多くの参加者を前に震災の教訓と備えの大切さを訴える被災者ら=静岡市駿河区の静岡新聞社・静岡放送本社体育館

 防災・減災キャンペーン「いのちと地域を守る」に取り組む河北新報社は2日、静岡新聞社と共催し、静岡市駿河区で「東日本大震災を忘れない〜被災体験を聞く会」を開いた。仙台、気仙沼両市などの被災者ら4人が、南海トラフ巨大地震への備えを参加者約200人に呼び掛けた。

 仙台市若林区の会社員柴崎智和さん(42)は、消防団員として生存者を捜索した体験を紹介。父親が津波の犠牲になり「海に面する駿河区は仙台と共通する地形が多い。家族の普段からの話し合いが防災意識を高める」と訴えた。
 実家がある多賀城市で被災した岩手大4年福田栞さん(21)は家族と車中で津波に襲われ、はぐれた祖母を亡くした悲しみを告白。「都市型の津波はどこから来るか分からない。車を捨て、高台に早く逃げる心構えも持って」と語った。

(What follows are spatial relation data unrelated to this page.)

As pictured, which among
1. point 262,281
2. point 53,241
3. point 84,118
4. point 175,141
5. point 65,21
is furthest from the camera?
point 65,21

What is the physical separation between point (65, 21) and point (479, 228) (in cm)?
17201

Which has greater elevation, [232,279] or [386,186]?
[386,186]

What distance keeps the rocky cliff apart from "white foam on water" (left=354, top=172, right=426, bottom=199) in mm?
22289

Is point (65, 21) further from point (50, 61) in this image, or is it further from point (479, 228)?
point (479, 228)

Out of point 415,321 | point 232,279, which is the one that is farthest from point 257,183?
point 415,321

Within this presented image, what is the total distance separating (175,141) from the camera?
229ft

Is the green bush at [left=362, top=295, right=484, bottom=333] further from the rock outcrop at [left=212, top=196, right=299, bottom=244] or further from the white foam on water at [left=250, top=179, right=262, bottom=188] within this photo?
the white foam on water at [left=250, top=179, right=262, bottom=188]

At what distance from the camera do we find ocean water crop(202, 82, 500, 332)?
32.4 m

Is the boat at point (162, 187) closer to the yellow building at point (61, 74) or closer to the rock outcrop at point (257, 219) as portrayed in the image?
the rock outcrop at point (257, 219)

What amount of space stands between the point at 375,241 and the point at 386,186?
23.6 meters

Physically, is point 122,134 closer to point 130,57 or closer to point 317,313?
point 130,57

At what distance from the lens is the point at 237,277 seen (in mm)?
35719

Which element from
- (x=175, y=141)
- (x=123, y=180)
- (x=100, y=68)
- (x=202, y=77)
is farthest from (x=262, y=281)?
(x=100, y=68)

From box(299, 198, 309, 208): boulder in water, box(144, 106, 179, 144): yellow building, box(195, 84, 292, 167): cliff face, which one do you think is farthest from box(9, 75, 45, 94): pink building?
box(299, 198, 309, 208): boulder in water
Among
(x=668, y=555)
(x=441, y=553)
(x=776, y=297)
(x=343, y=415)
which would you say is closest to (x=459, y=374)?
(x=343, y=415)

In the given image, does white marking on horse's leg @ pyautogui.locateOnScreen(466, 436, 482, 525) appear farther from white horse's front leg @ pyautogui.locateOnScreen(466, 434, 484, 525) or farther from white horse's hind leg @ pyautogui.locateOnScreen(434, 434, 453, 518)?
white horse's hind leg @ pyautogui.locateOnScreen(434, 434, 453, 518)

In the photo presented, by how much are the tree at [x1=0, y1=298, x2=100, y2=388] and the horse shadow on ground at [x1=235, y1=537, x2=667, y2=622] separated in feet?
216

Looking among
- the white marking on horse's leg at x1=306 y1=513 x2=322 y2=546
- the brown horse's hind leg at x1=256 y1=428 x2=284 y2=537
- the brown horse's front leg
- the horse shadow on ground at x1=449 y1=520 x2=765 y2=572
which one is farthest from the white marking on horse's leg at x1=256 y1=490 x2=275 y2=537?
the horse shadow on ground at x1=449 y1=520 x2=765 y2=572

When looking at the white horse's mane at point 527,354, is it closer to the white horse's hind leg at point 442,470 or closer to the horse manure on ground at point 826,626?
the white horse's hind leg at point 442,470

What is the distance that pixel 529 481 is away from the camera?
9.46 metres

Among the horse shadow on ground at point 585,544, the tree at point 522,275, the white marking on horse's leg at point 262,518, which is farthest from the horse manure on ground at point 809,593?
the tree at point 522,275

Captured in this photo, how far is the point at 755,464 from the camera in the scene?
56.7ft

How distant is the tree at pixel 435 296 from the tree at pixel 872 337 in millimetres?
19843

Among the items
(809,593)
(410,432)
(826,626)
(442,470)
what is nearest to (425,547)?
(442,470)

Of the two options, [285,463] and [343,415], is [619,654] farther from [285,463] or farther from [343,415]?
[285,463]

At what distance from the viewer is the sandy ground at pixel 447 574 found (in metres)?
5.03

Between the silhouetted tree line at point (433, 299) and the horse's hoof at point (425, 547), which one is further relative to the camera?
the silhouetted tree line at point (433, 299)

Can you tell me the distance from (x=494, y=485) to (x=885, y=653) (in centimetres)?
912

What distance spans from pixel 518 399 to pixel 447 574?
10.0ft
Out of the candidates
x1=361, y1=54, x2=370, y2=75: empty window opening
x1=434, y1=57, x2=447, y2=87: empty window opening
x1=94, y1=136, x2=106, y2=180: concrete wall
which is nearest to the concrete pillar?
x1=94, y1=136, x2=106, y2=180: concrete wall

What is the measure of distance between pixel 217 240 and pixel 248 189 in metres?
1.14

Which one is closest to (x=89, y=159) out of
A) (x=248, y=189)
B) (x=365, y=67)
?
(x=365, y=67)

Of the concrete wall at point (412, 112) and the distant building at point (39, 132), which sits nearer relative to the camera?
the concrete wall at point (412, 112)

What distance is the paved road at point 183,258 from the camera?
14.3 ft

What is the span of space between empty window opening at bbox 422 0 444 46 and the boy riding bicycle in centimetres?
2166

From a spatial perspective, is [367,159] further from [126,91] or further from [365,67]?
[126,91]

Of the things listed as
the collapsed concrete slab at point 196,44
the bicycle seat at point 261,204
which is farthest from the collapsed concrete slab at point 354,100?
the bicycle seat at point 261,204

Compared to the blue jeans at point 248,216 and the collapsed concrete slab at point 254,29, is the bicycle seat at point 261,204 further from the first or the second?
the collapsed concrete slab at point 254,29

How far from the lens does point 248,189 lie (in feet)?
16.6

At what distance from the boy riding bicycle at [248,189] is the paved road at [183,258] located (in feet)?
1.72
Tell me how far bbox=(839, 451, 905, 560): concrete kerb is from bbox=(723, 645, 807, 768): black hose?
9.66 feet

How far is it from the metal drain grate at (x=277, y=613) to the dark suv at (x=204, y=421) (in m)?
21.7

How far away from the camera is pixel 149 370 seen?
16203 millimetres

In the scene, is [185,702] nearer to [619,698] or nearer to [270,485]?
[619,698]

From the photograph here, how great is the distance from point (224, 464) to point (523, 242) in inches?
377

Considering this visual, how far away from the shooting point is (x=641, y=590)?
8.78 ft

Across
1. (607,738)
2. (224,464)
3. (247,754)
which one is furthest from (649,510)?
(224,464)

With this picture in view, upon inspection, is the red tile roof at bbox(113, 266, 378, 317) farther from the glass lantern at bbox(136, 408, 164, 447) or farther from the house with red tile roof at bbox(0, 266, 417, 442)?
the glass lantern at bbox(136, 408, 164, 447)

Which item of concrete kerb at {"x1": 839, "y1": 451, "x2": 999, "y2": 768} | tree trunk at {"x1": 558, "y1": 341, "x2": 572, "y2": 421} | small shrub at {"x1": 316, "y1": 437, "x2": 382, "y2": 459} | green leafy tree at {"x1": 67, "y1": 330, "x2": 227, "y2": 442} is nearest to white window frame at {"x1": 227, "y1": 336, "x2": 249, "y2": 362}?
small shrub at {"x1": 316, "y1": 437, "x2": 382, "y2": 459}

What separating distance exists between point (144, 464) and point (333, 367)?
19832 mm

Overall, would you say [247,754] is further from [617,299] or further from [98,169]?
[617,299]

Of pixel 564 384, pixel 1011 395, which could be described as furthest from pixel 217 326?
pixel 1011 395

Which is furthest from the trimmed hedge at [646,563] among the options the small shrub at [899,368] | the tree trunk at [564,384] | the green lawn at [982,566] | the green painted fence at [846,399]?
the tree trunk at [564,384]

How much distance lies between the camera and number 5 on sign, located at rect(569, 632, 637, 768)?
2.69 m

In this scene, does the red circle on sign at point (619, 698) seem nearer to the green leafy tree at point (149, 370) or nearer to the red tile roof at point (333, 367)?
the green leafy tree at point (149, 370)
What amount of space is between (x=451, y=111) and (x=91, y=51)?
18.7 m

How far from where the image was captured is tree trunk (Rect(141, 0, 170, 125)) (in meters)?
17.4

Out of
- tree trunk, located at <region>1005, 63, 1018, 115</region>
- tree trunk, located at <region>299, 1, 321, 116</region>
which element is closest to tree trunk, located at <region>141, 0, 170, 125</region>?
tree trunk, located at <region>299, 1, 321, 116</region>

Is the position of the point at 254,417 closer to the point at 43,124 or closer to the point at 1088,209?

 気仙沼市の元保育所長林小春さん(66)は震災前から津波避難訓練を重ねた点を強調。「震災2日前の地震でもすぐ避難した。周囲から大げさと言われても警戒したことが子どもの犠牲ゼロにつながった。油断しないでほしい」と話した。
 東北大大学院津波工学研究室研究員で、日本学術振興会特別研究員の牧野嶋文泰さん(26)が都市型津波の浸水シミュレーション、避難行動による渋滞発生メカニズムなどを解説した。
 4人は3日、河北新報社と静岡新聞社が駿河区内で開催する防災・減災ワークショップ「むすび塾」に参加する。